Deferoxamine is an effective chelating agent in treating systemic iron toxicity.
(f) Cyanide Poisoning: Even though cyanide does not come under the term “heavy metals”,
the treatment of cyanide poisoning deserves special attention. Cyanogenic compounds if ingested
orally, may release hydrogen cyanide due to their hydrolysis in GIT. The cyanide ion impairs
several vital cellular functions. For example, there occurs impairment of tissue oxygen utilization
due to inhibition of the cytochrome oxidase enzyme. The blood runs deficient in oxygen.

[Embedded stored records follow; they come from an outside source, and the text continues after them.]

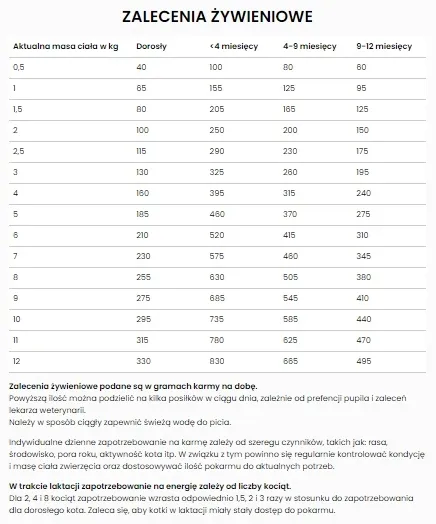 ZALECENIA ŻYWIENIOWE

| Aktualna masa ciała w kg | Dorosły | <4 miesięcy | 4-9 miesięcy | 9-12 miesięcy |
|---|---|---|---|---|
| 0,5 | 40 | 100 | 80 | 60 |
| 1 | 65 | 155 | 125 | 95 |
| 1,5 | 80 | 205 | 165 | 125 |
| 2 | 100 | 250 | 200 | 150 |
| 2,5 | 115 | 290 | 230 | 175 |
| 3 | 130 | 325 | 260 | 195 |
| 4 | 160 | 395 | 315 | 240 |
| 5 | 185 | 460 | 370 | 275 |
| 6 | 210 | 520 | 415 | 310 |
| 7 | 230 | 575 | 460 | 345 |
| 8 | 255 | 630 | 505 | 380 |
| 9 | 275 | 685 | 545 | 410 |
| 10 | 295 | 735 | 585 | 440 |
| 11 | 315 | 780 | 625 | 470 |
| 12 | 330 | 830 | 665 | 495 |

Zalecenia żywieniowe podane są w gramach karmy na dobę.
Powyższą ilość można podzielić na kilka posiłków w ciągu dnia, zależnie od prefencji pupila i zaleceń lekarza weterynarii.
Należy w sposób ciągły zapewnić świeżą wodę do picia.

Indywidualne dzienne zapotrzebowanie na karmę zależy od szeregu czynników, takich jak: rasa, środowisko, pora roku, aktywność kota itp. W związku z tym powinno się regularnie kontrolować kondycję i masę ciała zwierzęcia oraz dostosowywać ilość pokarmu do aktualnych potrzeb.

W trakcie laktacji zapotrzebowanie na energię zależy od liczby kociąt.
Dla 2, 4 i 8 kociąt zapotrzebowanie wzrasta odpowiednio 1,5, 2 i 3 razy w stosunku do zapotrzebowania dla dorosłego kota. Zaleca się, aby kotki w laktacji miały stały dostęp do pokarmu.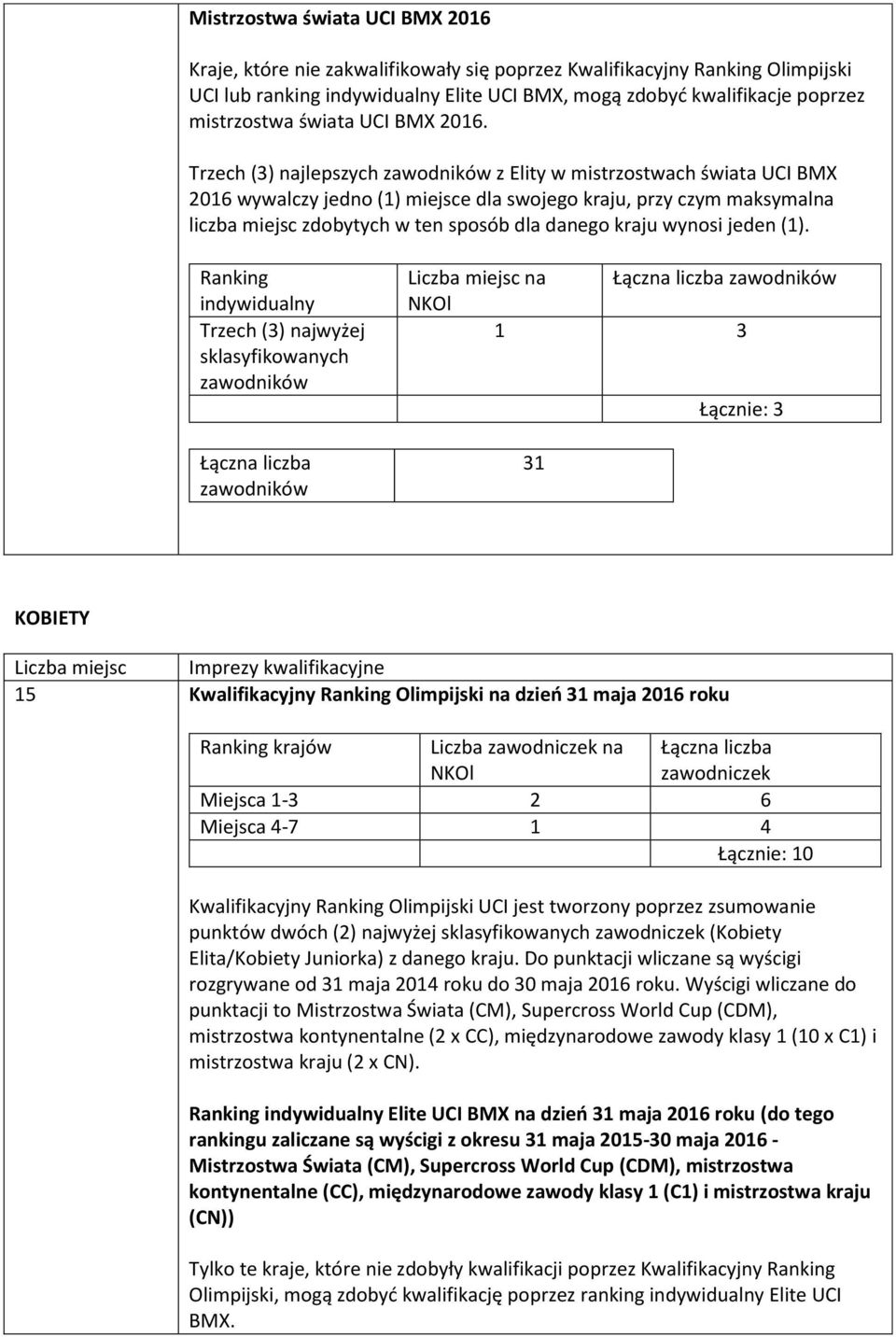 Mistrzostwa świata UCI BMX 2016

Kraje, które nie zakwalifikowały się poprzez Kwalifikacyjny Ranking Olimpijski UCI lub ranking indywidualny Elite UCI BMX, mogą zdobyć kwalifikacje poprzez mistrzostwa świata UCI BMX 2016.

Trzech (3) najlepszych zawodników z Elity w mistrzostwach świata UCI BMX 2016 wywalczy jedno (1) miejsce dla swojego kraju, przy czym maksymalna liczba miejsc zdobytych w ten sposób dla danego kraju wynosi jeden (1).

| Ranking indywidualny | Liczba miejsc na NKOl | Łączna liczba zawodników |
|---|---|---|
| Trzech (3) najwyżej sklasyfikowanych zawodników | 1 | 3 |
| | | Łącznie: 3 |

| Łączna liczba zawodników | 31 |
|---|---|

KOBIETY

| Liczba miejsc | Imprezy kwalifikacyjne |
|---|---|
| 15 | Kwalifikacyjny Ranking Olimpijski na dzień 31 maja 2016 roku |

| Ranking krajów | Liczba zawodniczek na NKOl | Łączna liczba zawodniczek |
|---|---|---|
| Miejsca 1-3 | 2 | 6 |
| Miejsca 4-7 | 1 | 4 |
| | | Łącznie: 10 |

Kwalifikacyjny Ranking Olimpijski UCI jest tworzony poprzez zsumowanie punktów dwóch (2) najwyżej sklasyfikowanych zawodniczek (Kobiety Elita/Kobiety Juniorka) z danego kraju. Do punktacji wliczane są wyścigi rozgrywane od 31 maja 2014 roku do 30 maja 2016 roku. Wyścigi wliczane do punktacji to Mistrzostwa Świata (CM), Supercross World Cup (CDM), mistrzostwa kontynentalne (2 x CC), międzynarodowe zawody klasy 1 (10 x C1) i mistrzostwa kraju (2 x CN).

Ranking indywidualny Elite UCI BMX na dzień 31 maja 2016 roku (do tego rankingu zaliczane są wyścigi z okresu 31 maja 2015-30 maja 2016 - Mistrzostwa Świata (CM), Supercross World Cup (CDM), mistrzostwa kontynentalne (CC), międzynarodowe zawody klasy 1 (C1) i mistrzostwa kraju (CN))

Tylko te kraje, które nie zdobyły kwalifikacji poprzez Kwalifikacyjny Ranking Olimpijski, mogą zdobyć kwalifikację poprzez ranking indywidualny Elite UCI BMX.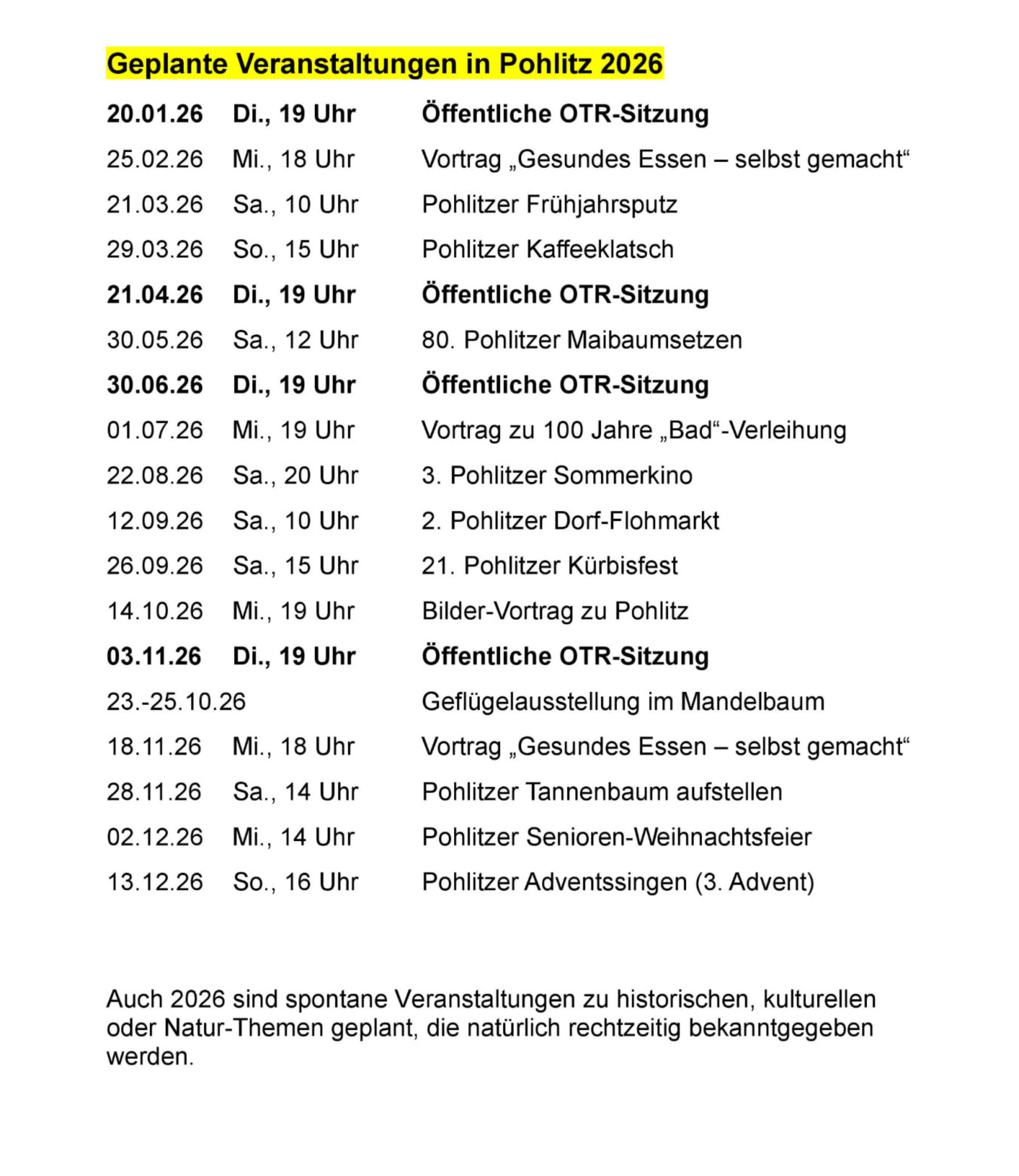 Geplante Veranstaltungen in Pohlitz 2026

20.01.26 Di., 19 Uhr Öffentliche OTR-Sitzung

25.02.26 Mi., 18 Uhr Vortrag „Gesundes Essen – selbst gemacht“

21.03.26 Sa., 10 Uhr Pohlitzer Frühjahrsputz

29.03.26 So., 15 Uhr Pohlitzer Kaffeeklatsch

21.04.26 Di., 19 Uhr Öffentliche OTR-Sitzung

30.05.26 Sa., 12 Uhr 80. Pohlitzer Maibaumsetzen

30.06.26 Di., 19 Uhr Öffentliche OTR-Sitzung

01.07.26 Mi., 19 Uhr Vortrag zu 100 Jahre „Bad“-Verleihung

22.08.26 Sa., 20 Uhr 3. Pohlitzer Sommerkino

12.09.26 Sa., 10 Uhr 2. Pohlitzer Dorf-Flohmarkt

26.09.26 Sa., 15 Uhr 21. Pohlitzer Kürbisfest

14.10.26 Mi., 19 Uhr Bilder-Vortrag zu Pohlitz

03.11.26 Di., 19 Uhr Öffentliche OTR-Sitzung

23.-25.10.26 Geflügelausstellung im Mandelbaum

18.11.26 Mi., 18 Uhr Vortrag „Gesundes Essen – selbst gemacht“

28.11.26 Sa., 14 Uhr Pohlitzer Tannenbaum aufstellen

02.12.26 Mi., 14 Uhr Pohlitzer Senioren-Weihnachtsfeier

13.12.26 So., 16 Uhr Pohlitzer Adventssingen (3. Advent)

Auch 2026 sind spontane Veranstaltungen zu historischen, kulturellen oder Natur-Themen geplant, die natürlich rechtzeitig bekanntgegeben werden.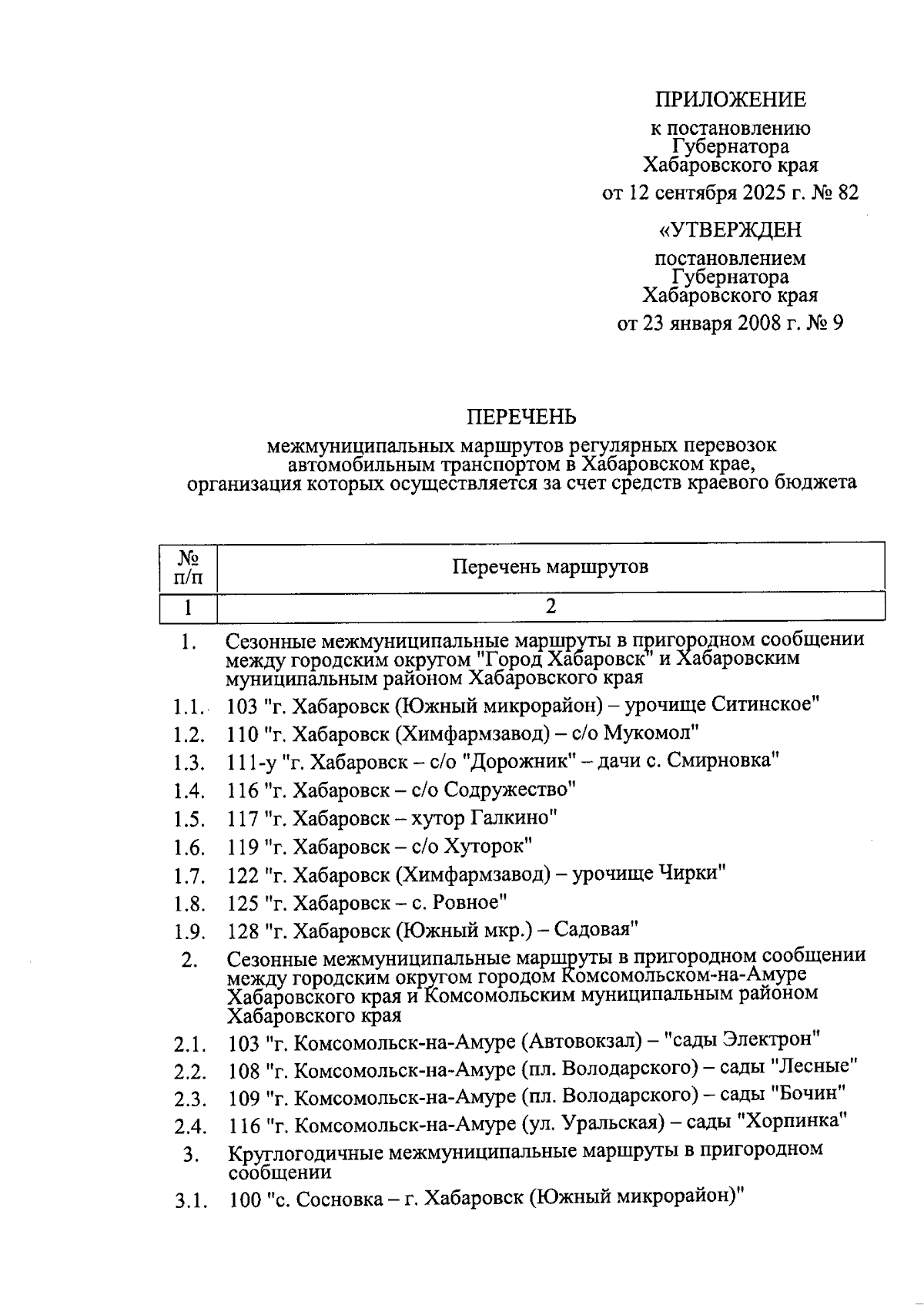 ПРИЛОЖЕНИЕ

к постановлению Губернатора Хабаровского края

от 12 сентября 2025 г. № 82

«УТВЕРЖДЕН

постановлением Губернатора Хабаровского края

от 23 января 2008 г. № 9

ПЕРЕЧЕНЬ

межмуниципальных маршрутов регулярных перевозок автомобильным транспортом в Хабаровском крае, организация которых осуществляется за счет средств краевого бюджета

| № п/п | Перечень маршрутов |
|---|---|
| 1 | 2 |
| 1. | Сезонные межмуниципальные маршруты в пригородном сообщении между городским округом "Город Хабаровск" и Хабаровским муниципальным районом Хабаровского края |
| 1.1. | 103 "г. Хабаровск (Южный микрорайон) – урочище Ситинское" |
| 1.2. | 110 "г. Хабаровск (Химфармзавод) – с/о Мукомол" |
| 1.3. | 111-у "г. Хабаровск – с/о "Дорожник" – дачи с. Смирновка" |
| 1.4. | 116 "г. Хабаровск – с/о Содружество" |
| 1.5. | 117 "г. Хабаровск – хутор Галкино" |
| 1.6. | 119 "г. Хабаровск – с/о Хуторок" |
| 1.7. | 122 "г. Хабаровск (Химфармзавод) – урочище Чирки" |
| 1.8. | 125 "г. Хабаровск – с. Ровное" |
| 1.9. | 128 "г. Хабаровск (Южный мкр.) – Садовая" |
| 2. | Сезонные межмуниципальные маршруты в пригородном сообщении между городским округом городом Комсомольском-на-Амуре Хабаровского края и Комсомольским муниципальным районом Хабаровского края |
| 2.1. | 103 "г. Комсомольск-на-Амуре (Автовокзал) – "сады Электрон" |
| 2.2. | 108 "г. Комсомольск-на-Амуре (пл. Володарского) – сады "Лесные" |
| 2.3. | 109 "г. Комсомольск-на-Амуре (пл. Володарского) – сады "Бочин" |
| 2.4. | 116 "г. Комсомольск-на-Амуре (ул. Уральская) – сады "Хорпинка" |
| 3. | Круглогодичные межмуниципальные маршруты в пригородном сообщении |
| 3.1. | 100 "с. Сосновка – г. Хабаровск (Южный микрорайон)" |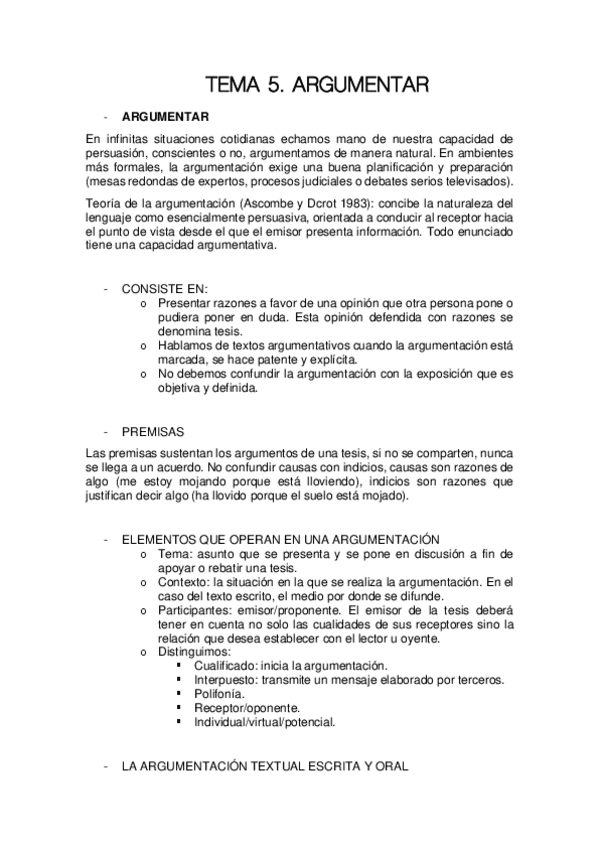 TEMA 5. ARGUMENTAR

- ARGUMENTAR

En infinitas situaciones cotidianas echamos mano de nuestra capacidad de persuasión, conscientes o no, argumentamos de manera natural. En ambientes más formales, la argumentación exige una buena planificación y preparación (mesas redondas de expertos, procesos judiciales o debates serios televisados).

Teoría de la argumentación (Ascombe y Dcrot 1983): concibe la naturaleza del lenguaje como esencialmente persuasiva, orientada a conducir al receptor hacia el punto de vista desde el que el emisor presenta información. Todo enunciado tiene una capacidad argumentativa.

- CONSISTE EN:
  o Presentar razones a favor de una opinión que otra persona pone o pudiera poner en duda. Esta opinión defendida con razones se denomina tesis.
  o Hablamos de textos argumentativos cuando la argumentación está marcada, se hace patente y explícita.
  o No debemos confundir la argumentación con la exposición que es objetiva y definida.

- PREMISAS

Las premisas sustentan los argumentos de una tesis, si no se comparten, nunca se llega a un acuerdo. No confundir causas con indicios, causas son razones de algo (me estoy mojando porque está lloviendo), indicios son razones que justifican decir algo (ha llovido porque el suelo está mojado).

- ELEMENTOS QUE OPERAN EN UNA ARGUMENTACIÓN
  o Tema: asunto que se presenta y se pone en discusión a fin de apoyar o rebatir una tesis.
  o Contexto: la situación en la que se realiza la argumentación. En el caso del texto escrito, el medio por donde se difunde.
  o Participantes: emisor/proponente. El emisor de la tesis deberá tener en cuenta no solo las cualidades de sus receptores sino la relación que desea establecer con el lector u oyente.
  o Distinguimos:
    ▪ Cualificado: inicia la argumentación.
    ▪ Interpuesto: transmite un mensaje elaborado por terceros.
    ▪ Polifonía.
    ▪ Receptor/oponente.
    ▪ Individual/virtual/potencial.

- LA ARGUMENTACIÓN TEXTUAL ESCRITA Y ORAL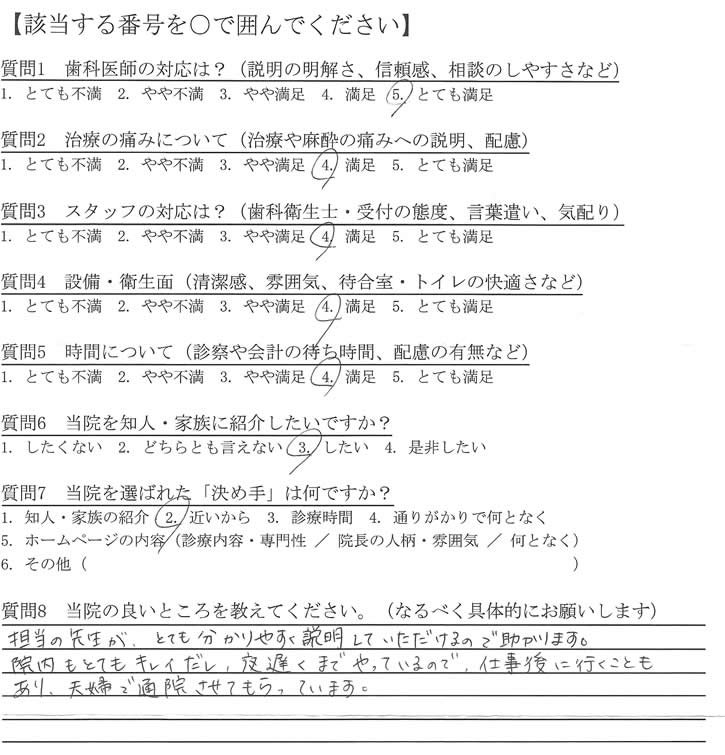 【該当する番号を○で囲んでください】

質問1　歯科医師の対応は？（説明の明解さ、信頼感、相談のしやすさなど）
1. とても不満　2. やや不満　3. やや満足　4. 満足　5. とても満足

質問2　治療の痛みについて（治療や麻酔の痛みへの説明、配慮）
1. とても不満　2. やや不満　3. やや満足　4. 満足　5. とても満足

質問3　スタッフの対応は？（歯科衛生士・受付の態度、言葉遣い、気配り）
1. とても不満　2. やや不満　3. やや満足　4. 満足　5. とても満足

質問4　設備・衛生面（清潔感、雰囲気、待合室・トイレの快適さなど）
1. とても不満　2. やや不満　3. やや満足　4. 満足　5. とても満足

質問5　時間について（診察や会計の待ち時間、配慮の有無など）
1. とても不満　2. やや不満　3. やや満足　4. 満足　5. とても満足

質問6　当院を知人・家族に紹介したいですか？
1. したくない　2. どちらとも言えない　3. したい　4. 是非したい

質問7　当院を選ばれた「決め手」は何ですか？
1. 知人・家族の紹介　2. 近いから　3. 診療時間　4. 通りがかりで何となく
5. ホームページの内容（診療内容・専門性 ／ 院長の人柄・雰囲気 ／ 何となく）
6. その他（　　　　　　　　　　　　　　　　　　　　　　　　　　）

質問8　当院の良いところを教えてください。（なるべく具体的にお願いします）
担当の先生が、とても分かりやすく説明していただけるので助かります。
院内もとてもキレイだし、夜遅くまでやっているので、仕事後に行くこともあり、夫婦で通院させてもらっています。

The
patient suffers from hypoxia followed by ataxia, coma, and death.
There is a need for two-fold therapy in the treatment of cyanide poisoning. i.e., (1) the cyanide
ions present in the circulation should immediately be converted into a nontoxic form, and (2)
8. attempts should be made to reverse the condition of hypoxia i.e. placing the patient in the
oxygen-riched atmosphere and a quick conversion of methemoglobin to hemoglobin should be
effected. The treatment involves the use of amyl nitrite by inhalation or sodium nitrite by
injection. These agents serve the second purpose. The subsequent intravenous administration of
sodium thiosulfate facilitates the conversion of free cyanide ions to nontoxic thiocyanate form.
Thiocyanate can readily be excreted in the urine.